Pintools之Shadow stack编写
前言
本文是对加州大学滨州分校cs260实验二的作答.shadow stack是一种防护机制,保护函数返回值地址被覆写.阅读本篇文章前要求对Intel Pin有一定的了解.
测试代码
// example01.c
#include <stdio.h>
#include <string.h>
int IsPasswordOkay(void)
{
char Password[12];
gets(Password);
if (!strcmp(Password, "goodpass"))
return 1;
return 0;
}
int main(void)
{
int PwStatus;
puts("Enter password:");
PwStatus = IsPasswordOkay();
if (PwStatus == 0) {
puts("Access denied");
return -1;
}
puts("Access granted");
return 0;
}
版本一
思路
根据实验指导,初步的shadow stack 运行原理如下:
- 执行call指令时,将其下条指令地址push入shadow stack中
- 遇到ret指令时,取出esp指向的内存中值,与shadow stack的栈顶比较. 如果相等,则继续执行;如果不相等,则存在返回值地址的覆盖.
代码
// 版本一
#include <iostream>
#include <fstream>
#include <unistd.h>
#include <cstdlib>
#include <vector>
#include "pin.H"
using std::cerr;
using std::ofstream;
using std::ios;
using std::string;
using std::endl;
using std::hex;
using std::cout;
std::vector<unsigned int> stack;
VOID call_ins_call(ADDRINT ip, UINT32 size){
// 入栈
UINT32 next_eip = ip + size;
stack.push_back(next_eip);
}
VOID ret_ins_call(CONTEXT * ctxt){
VOID * current_esp = (VOID *)PIN_GetContextReg(ctxt, REG_STACK_PTR);
UINT32 current_eip = (UINT32)(*(int *)current_esp);
if(stack.size() > 0){
// 出栈并比较
UINT32 original_ret_value = (UINT32)stack.back();
stack.pop_back();
if(original_ret_value != current_eip){
cout << "control flow jacking is happending" << endl;
exit(1);
}
} else {
cout << "stack is empty" << endl;
}
}
VOID Trace(TRACE trace, VOID *v)
{
// Visit every basic block in the trace
for (BBL bbl = TRACE_BblHead(trace); BBL_Valid(bbl); bbl = BBL_Next(bbl))

__________

■ **待办任务**
a – 根据关于 Shadow stack 编写的文章，版本一遇到 ret 指令时，会把什么值与 shadow stack 的栈顶进行比较？
b – 请从关于 Shadow stack 编写的文章最后一行之后接着续写。

■ **所给信息**

__________

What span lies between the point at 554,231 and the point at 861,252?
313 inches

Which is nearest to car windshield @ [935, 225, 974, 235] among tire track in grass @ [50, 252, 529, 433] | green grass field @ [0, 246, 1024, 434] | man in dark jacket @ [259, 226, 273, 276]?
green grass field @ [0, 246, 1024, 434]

__________

■ **各题答案**
a – esp 指向的内存中的值。

b –
{
for(INS ins = BBL_InsHead(bbl); INS_Valid(ins); ins = INS_Next(ins)){
// 是call 指令
if(INS_IsCall(ins)){
UINT32 size = INS_Size(ins);
INS_InsertCall(ins, IPOINT_BEFORE, (AFUNPTR)call_ins_call,
IARG_INST_PTR,
IARG_UINT32, size,
IARG_END);
}
// 是 ret指令
if(INS_IsRet(ins)){
INS_InsertCall(ins, IPOINT_BEFORE, (AFUNPTR)ret_ins_call, IARG_CONTEXT, IARG_END);
}
}
}
}
// This function is called when the application exits
VOID Fini(INT32 code, VOID *v)
{
cout << "Over" << endl;
}
/* ===================================================================== */
/* Print Help Message */
/* ===================================================================== */
INT32 Usage()
{
cerr << "This tool is used to detect control flow jacking" << endl;
return -1;
}
/* ===================================================================== */
/* Main */
/* ===================================================================== */
int main(int argc, char * argv[])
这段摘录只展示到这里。